Reflexive polyhedra, weights and toric Calabi-Yau fibrations

TL;DR

The paper addresses the problem of systematically classifying Calabi–Yau hypersurfaces in toric varieties via reflexive polyhedra and understanding their fibration structures in the context of string dualities. It delivers a mathematical account of the reflexive-polyhedron classification, reports complete 3D results (leading to K3 surfaces) and near-complete 4D results for Calabi–Yau threefolds, and connects these data to fibration structures through toric diagrams. A key contribution is the emphasis on weight systems as organizing constructs and the provision of data and methods accessible to the community, including a detailed explanation of the underlying algorithm. The work advances mirror-symmetry studies and toric-CY constructions by offering a rigorous framework and a publicly available dataset for further exploration.

Abstract

During the last years we have generated a large number of data related to Calabi-Yau hypersurfaces in toric varieties which can be described by reflexive polyhedra. We classified all reflexive polyhedra in three dimensions leading to K3 hypersurfaces and have nearly completed the four dimensional case relevant to Calabi-Yau threefolds.

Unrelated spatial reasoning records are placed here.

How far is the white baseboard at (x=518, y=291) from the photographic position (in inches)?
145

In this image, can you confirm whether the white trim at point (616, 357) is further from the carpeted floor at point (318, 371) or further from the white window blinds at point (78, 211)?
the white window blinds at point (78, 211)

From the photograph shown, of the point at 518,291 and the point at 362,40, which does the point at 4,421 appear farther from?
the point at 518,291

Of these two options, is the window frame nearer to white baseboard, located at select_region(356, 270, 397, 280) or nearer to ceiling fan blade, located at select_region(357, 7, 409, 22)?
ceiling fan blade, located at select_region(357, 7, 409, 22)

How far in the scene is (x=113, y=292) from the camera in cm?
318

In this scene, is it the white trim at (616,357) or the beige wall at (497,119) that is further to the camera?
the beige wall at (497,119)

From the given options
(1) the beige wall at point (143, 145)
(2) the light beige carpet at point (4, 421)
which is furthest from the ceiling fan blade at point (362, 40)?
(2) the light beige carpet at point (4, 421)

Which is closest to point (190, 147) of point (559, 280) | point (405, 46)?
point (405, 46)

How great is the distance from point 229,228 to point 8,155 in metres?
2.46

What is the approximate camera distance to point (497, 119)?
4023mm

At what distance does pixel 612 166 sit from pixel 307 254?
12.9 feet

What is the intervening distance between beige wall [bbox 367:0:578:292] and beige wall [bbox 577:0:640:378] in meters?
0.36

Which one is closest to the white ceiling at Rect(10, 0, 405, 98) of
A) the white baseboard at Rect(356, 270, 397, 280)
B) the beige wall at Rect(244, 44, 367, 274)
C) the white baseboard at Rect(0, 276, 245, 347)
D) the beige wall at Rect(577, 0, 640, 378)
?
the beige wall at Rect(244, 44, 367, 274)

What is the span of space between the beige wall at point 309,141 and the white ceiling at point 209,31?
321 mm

In addition, we have analysed for many of the resulting spaces whether they allow fibration structures of the types that are relevant in the context of superstring dualities. In this survey we want to give background information both on how we obtained these data, which can be found at our web site, and on how they may be used. We give a complete exposition of our classification algorithm at a mathematical (rather than algorithmic) level. We also describe how fibration structures manifest themselves in terms of toric diagrams and how we managed to find the respective data. Both for our classification scheme and for simple descriptions of fibration structures the concept of weight systems plays an important role.